Jana Volkmann: Auwald
Anfang November liest Jana Volkmann in der Alten Schmiede aus ihrem Roman Auwald. Wir sind seit einer Weile miteinander befreundet. Obwohl ein weiterer Lockdown und eine Ausgangssperre anstehen, ist die Lesung nicht gut besucht. Es ist ein lauer Abend. Die Menschen zieht es nach draußen in die Kneipen und Cafés, die ab morgen schließen werden. Nach dem Ende der Veranstaltung stehen wir in einer kleinen Gruppe auf der Straße und beraten, wie wir den Rest des Abends begehen wollen.
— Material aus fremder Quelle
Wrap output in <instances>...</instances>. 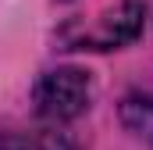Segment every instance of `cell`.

In diesem Moment fahren Polizeiwagen an uns vorbei, die uns dazu auffordern, ins Gebäude zurückzukehren. In unmittelbarer Nähe habe es einen Anschlag gegeben, der oder die Täter seien flüchtig. Wir stellen uns darauf ein, den gesamten Abend in der Alten Schmiede verbringen zu müssen. Die Räume sind abgedunkelt. Wir schauen unablässig auf unsere Smartphones, führen Gespräche und trinken Rotwein. Gegen 2 Uhr in der Nacht befinde ich mich für einen kurzen Augenblick allein im Hinterhof der Kultureinrichtung. Jemand versucht, das Tor aufzustoßen und ich schaffe es nicht mehr, in das Gebäude zurückzukehren. Eine Waffe wird direkt auf mich gerichtet. Es ist die Polizei, die uns evakuiert und wenig später nach Hause schickt. Den Fußweg in den zweiten Bezirk werde ich allein antreten. Es geht mir gut.